Tolstoy makes many statements about war. He is dismissive of generals (on both sides, not just Napoleon!), admiring of appropriate courage, disbelieving in what men are told to do – and then do it. Battles are decided, he says, less by the orders of generals, than by the spirit of an army – the men themselves, who make it possible to achieve victories against the odds. God is not necessarily, he declares, on the side of the big battalions.

But I will never forget two comments which reflect the effect of war on reasonable men. Prince Andrei is a humane and essentially honest aristocrat who has no time for the toadies standing around playing politics with General Kutuzov, the Russian commander. But after his first bloody experience of battle, Prince Andrei is so shocked and disturbed that he argues vehemently that prisoners should never be taken. You kill or are killed. If this rule were followed, he said, war would only be the very last extremity. There would be no playing at war because war meant ultimate savagery.

To hear this come from the mouth of such a person as Prince Andrei was doubly shocking. I could only think that Tony Blair and his cohorts had never read Tolstoy, or they wouldn’t have sent men and women to Iraq.

The other comment showed the other side of war. Against the history of his time (Tolstoy wrote War and Peace nearly half a century after the events he describes) Tolstoy defended the actions and leadership of General Kutuzov, who was widely criticised for retreating after the Battle of Borodino and the decision to leave Moscow undefended against the advance of Napoleon.

His portrait of an old but wise general defending his homeland against the most powerful army of its day is one of the most curiously uplifting in War and Peace. And Tolstoy affirms, without question, Kutuzov’s attempts not to engage the retreating French forces in battle in an attempt to annihilate them.
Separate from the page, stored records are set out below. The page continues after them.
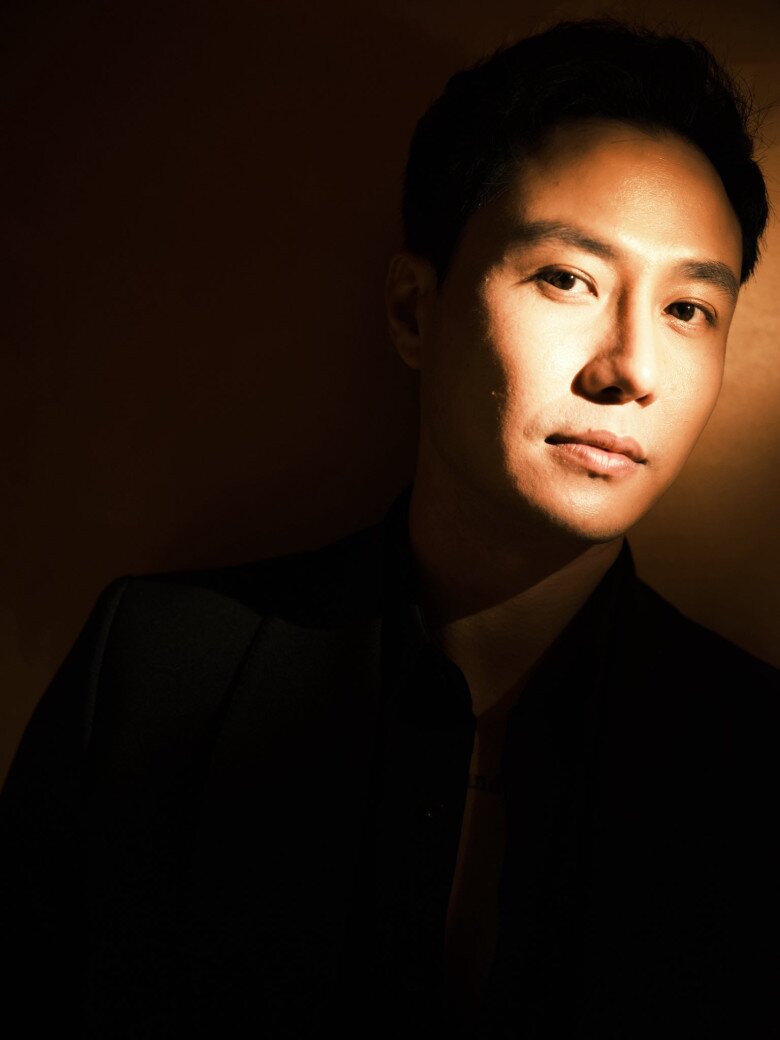 Thanh Sơn cho rằng quay Tử Chiến Trên Không trong 30 ngày là một thử thách.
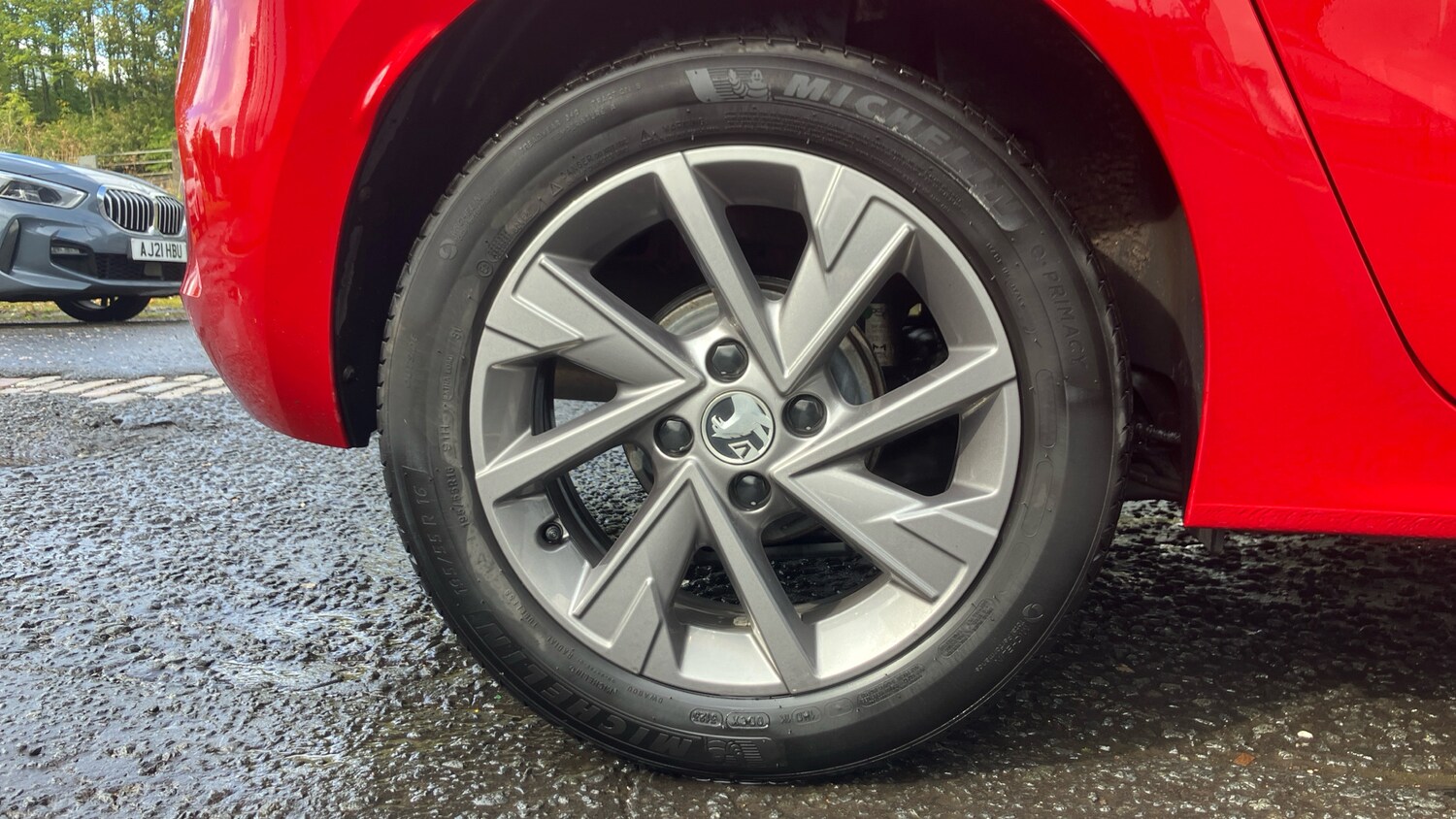 Used Vauxhall Corsa 2023 for sale - 76076256: Photo 7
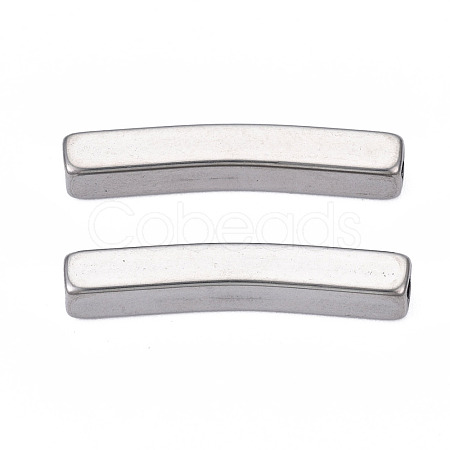 Non-Tarnish 201 Stainless Steel Beads STAS-N092-129A-01-1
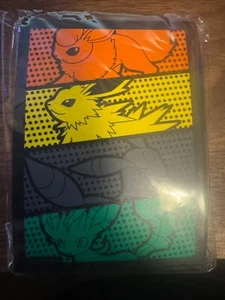 Pokemon Deck Sleeves Card Protectors 65 ct. Sealed Packs--Select Your Set - Picture 1 of 22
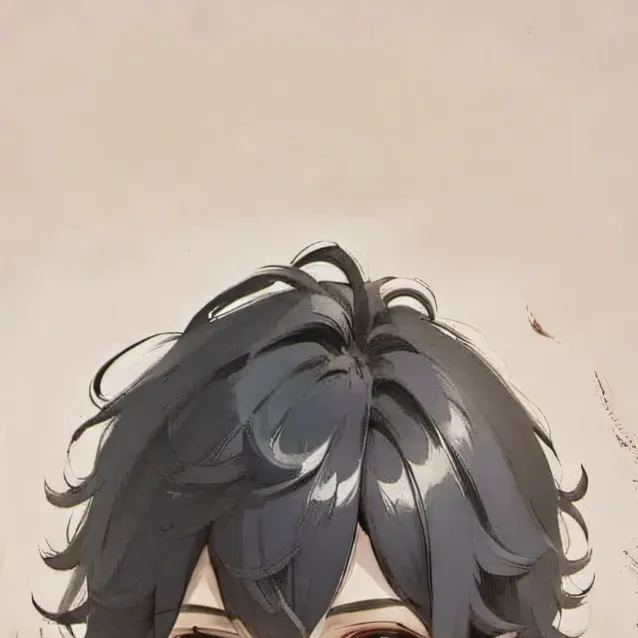chat with ai character: Black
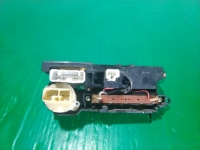 Блок управления климат- контролем, TOYOTA, COROLLA, AE100, 5A-FE, 1995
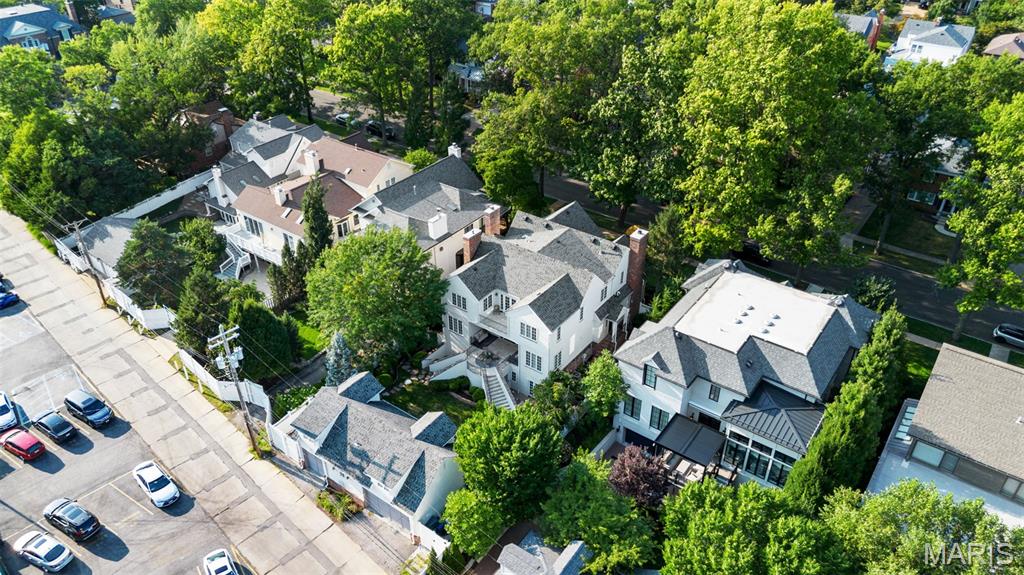 Clayton Gardens - Residential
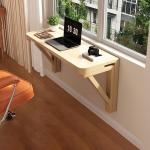 Kokkupandav laud seinale paigaldatav kokkupandav laud ruumi s&auml;&auml;stev t&ouml;&ouml;pink pikendatava &uuml;lemise osaga k&ouml;&ouml;ki s&ouml;&ouml;gituppa pesuruumi Kompaktne mitmek&uuml;lgne lihtne paigaldus ideaalne v&auml;ikestele ratastele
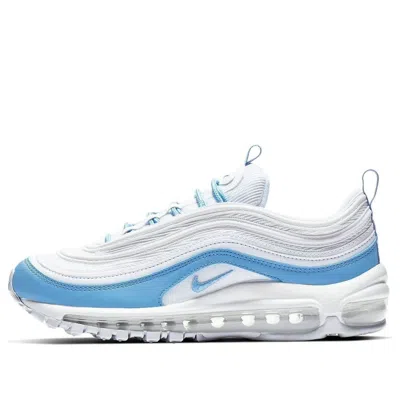 Nike (wmns)  Air Max 97 Essential 'white University Blue'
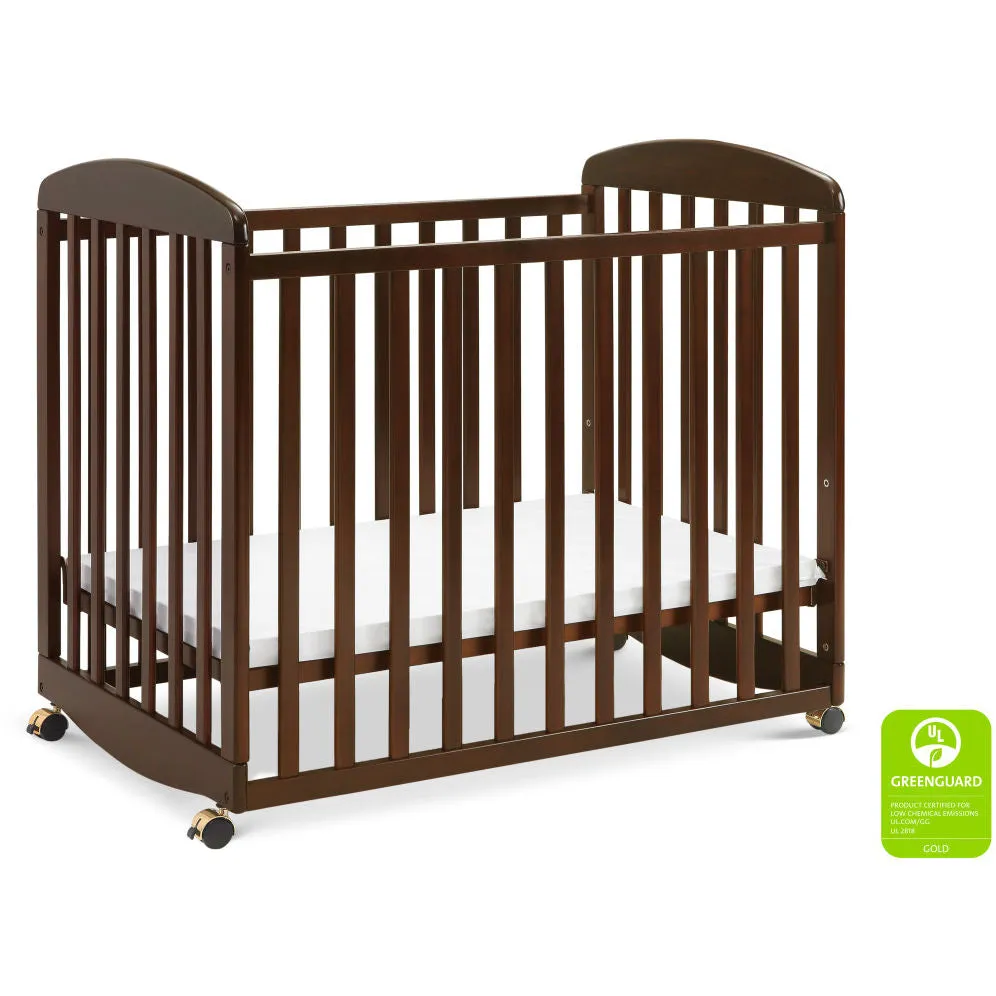 DaVinci Alpha Mini Rocking Crib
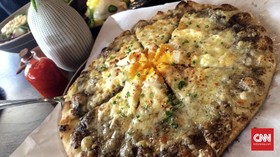 5 Restoran Piza Terbaik AS Versi TripAdvisor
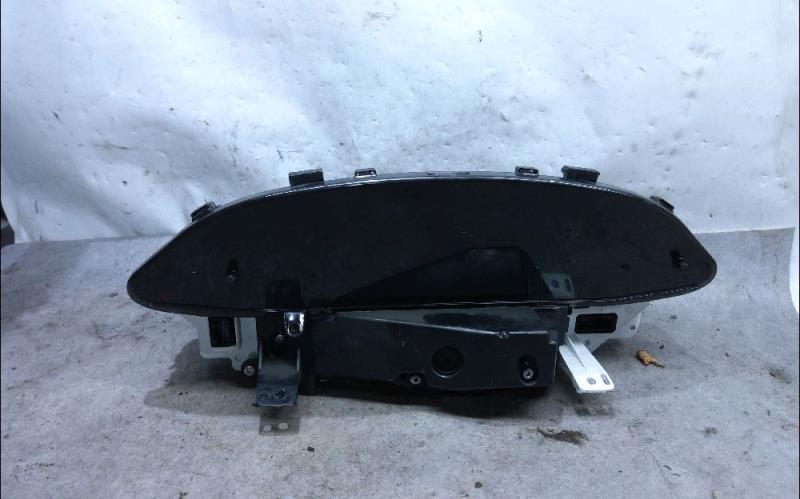 Compteur TOYOTA YARIS 2 Diesel - 1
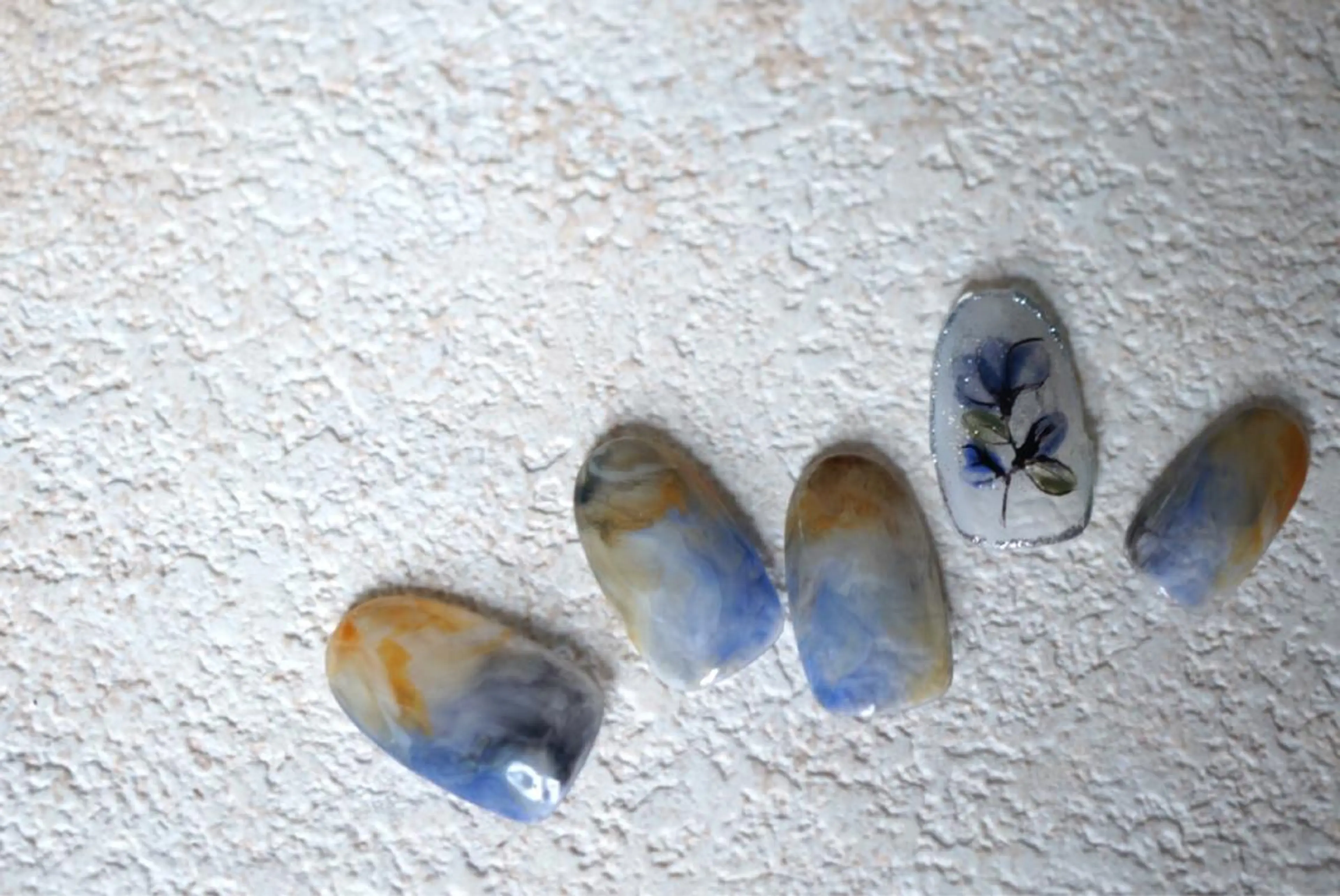 ネイル KLEE NAIL クレーネイル所属・KLEE NAIL クレーネイルのネイルデザイン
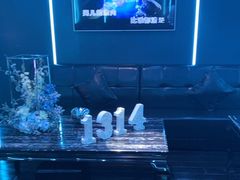 -酷秀KTV(阳泉滨河店)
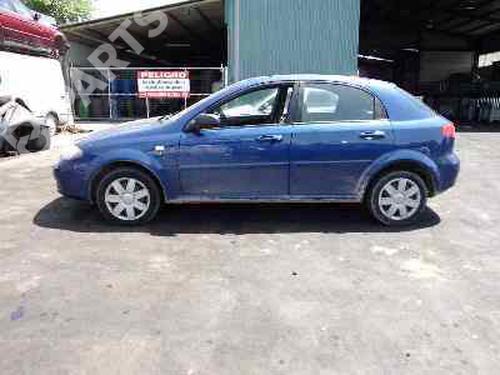 Left tailgate light DAEWOO LACETTI Hatchback (KLAN) 1.4 | BP7901032C79  - Image 7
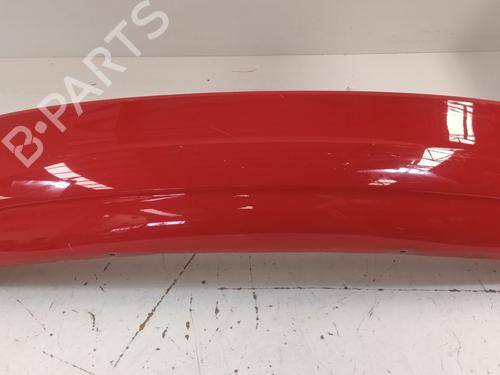 Used Rear bumper Rear bumper FORD FIESTA V (JH_, JD_) 1.4 16V (80 hp) 35770850 35770850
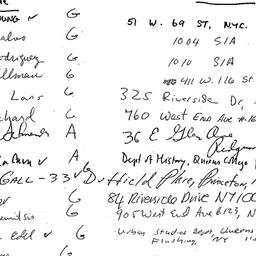 Minutes, 1976-01-23. Latin ...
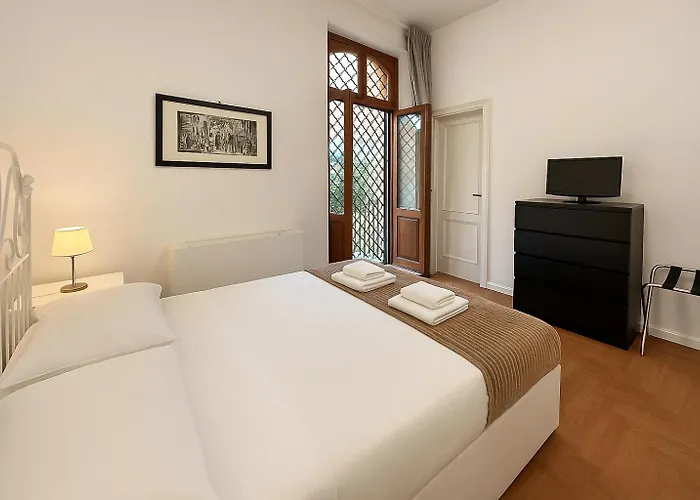 Femi Castle Apartment *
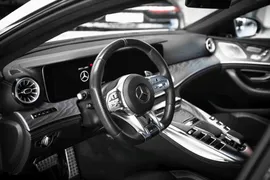 Mercedes-Benz AMG GT53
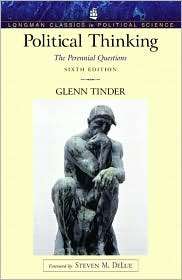   Series), (0321005279), Glenn Tinder, Textbooks   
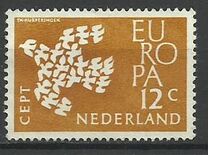 [EUROPA Stamps, type OL]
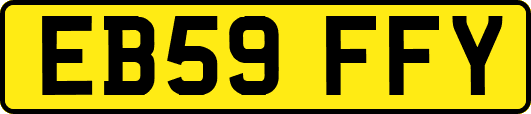 EB59FFY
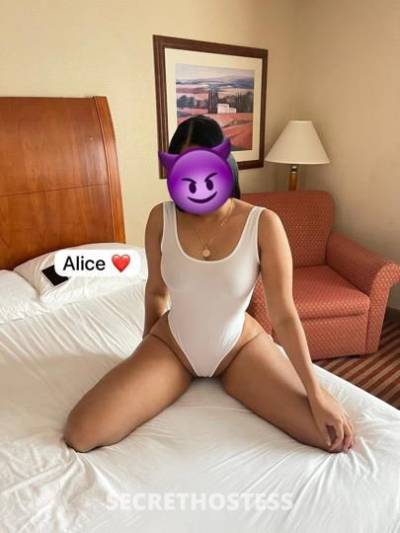 Alexa 22Yrs Old Escort Dallas TX Image - 4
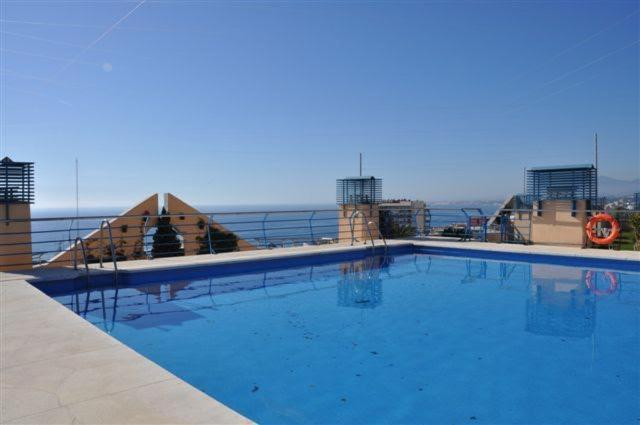 Mtr - Temporary Rent Two Bedrooms Old Town Appartement Marbella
The French were getting out as fast as they could anyway, and he says ‘I do not want to waste one more Russian life unnecessarily.’ But his staff was baying for revenge…

My adult encounter with War and Peace read by Neville Jason has underscored my living over recent months while so much was going on with Naxos AudioBooks, with recordings from Villette to Great Expectations and a charming survey of British Birds (of which more in a few days!). But War and Peace was like a ground bass in a great Bach organ passacaglia.